Home Worldwide Indonesia April, 2011 Govt Tells Bogor Villagers…
Govt Tells Bogor Villagers It Will Deal With Ahmadis
Jakarta Globe, Indonesia
Govt Tells Bogor Villagers It Will Deal With Ahmadis
April 7, 2011

A West Java government team dealing with the province’s beleaguered Ahmadiyah community on Thursday called on area residents to leave the matter of the sect to the administration.

Speaking at the village hall of Ciaruteun Udik in Bogor district, where attacks against the sect’s members have repeatedly taken place, West Java Police spokesman Adj. Sr. Comr. Endang Saprudin said people must remain patient when dealing with the sect members, and abstain from resorting to violence against them.

“Entrust the handling to the central government,” he said, adding that Ahmadis should be treated like a family member who had strayed and needed help to return to the true path.

“Do this with patience, as our Prophet taught us, and through family approaches. People should not get jailed just because they had become impatient in facing the Ahmadiyah community,” he said.

Endang reminded the villagers that while sect members could not be legally punished for their beliefs, people who committed acts of violence against them could face legal consequences.

He also called on local leaders to adopt a personal approach in attempting to convert Ahmadis to “true” Islam.
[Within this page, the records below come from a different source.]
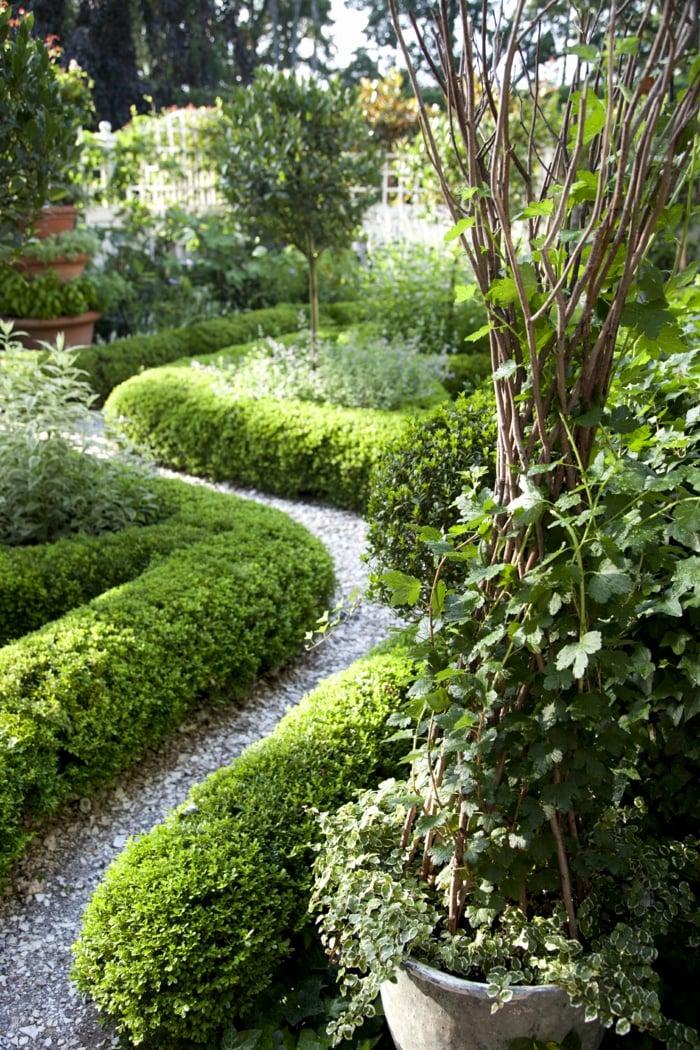 Vorgartengestaltung Gartenweg immergrüne Hecke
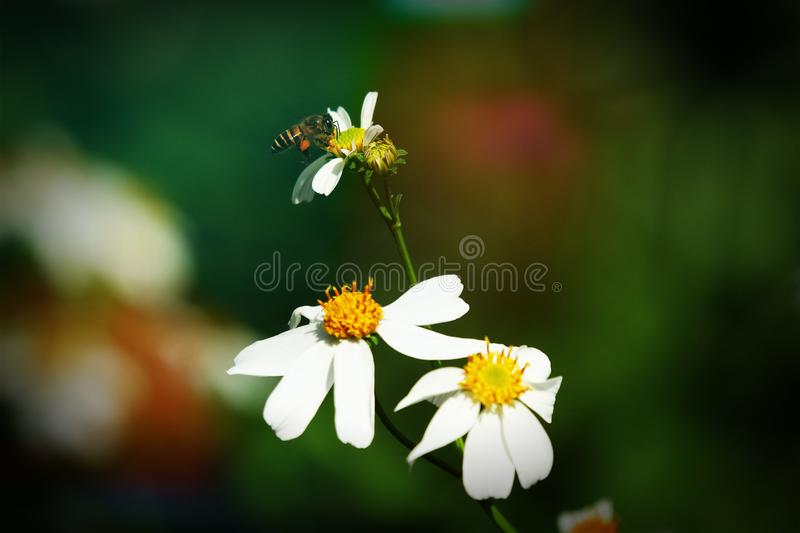 Retro style on small white flower royalty free stock image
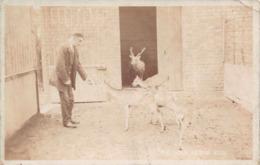 R123532 Deer At The Zoo - Postales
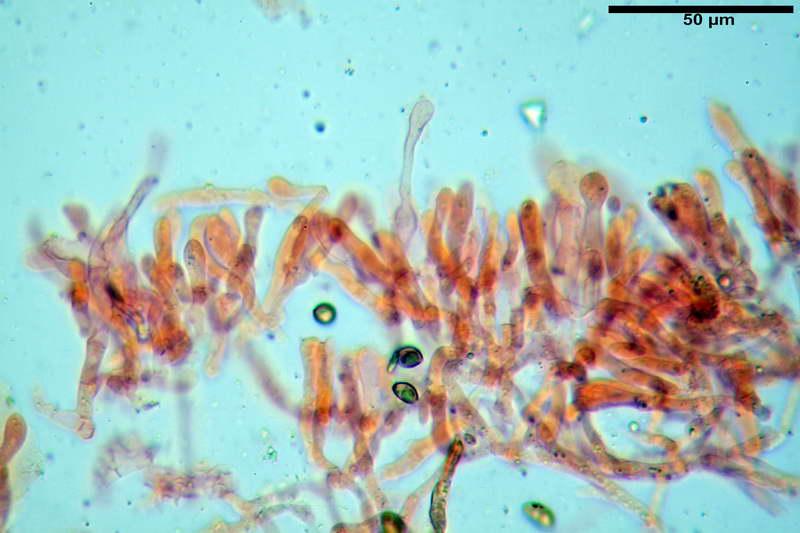 cortinarius_pseudocyanites_4492_27.jpg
Dadun, a religious leader from Ciaruteun Udik, called on security personnel to be firm in acting against the Ahmadiyah. He also called on the government to not only ban the sect’s activities, but to ban the sect altogether.

“There should not be another conflict erupting in society,” Dadun said.

The government has decreed that Ahmadis are prohibited from worshiping in public and from proselytizing, but has stopped short of banning the sect. Rights activists have blamed the decree for inciting violence against Ahmadiyah communities in the country, including in West Java.

Late on Tuesday, five Ahmadi houses were attacked by a group of villagers in Ciaruteun Udik. There were no casualties as the houses’ occupants had fled earlier.

Ahmad Hidayat, a local Ahmadiyah leader, said he had instructed sect members in the village to flee and seek shelter and safety at a neighboring Ahmadiyah community in Cisalada.

In recent years, persecution and violent attacks have marked the lives of Ahmadis across Indonesia, with the government accusing them of leading more and more Muslims astray.

The Indonesian Council of Ulema (MUI), the country’s highest authority on Islam, declared Ahmadiyah to be a deviant religious sect in an edict issued last year.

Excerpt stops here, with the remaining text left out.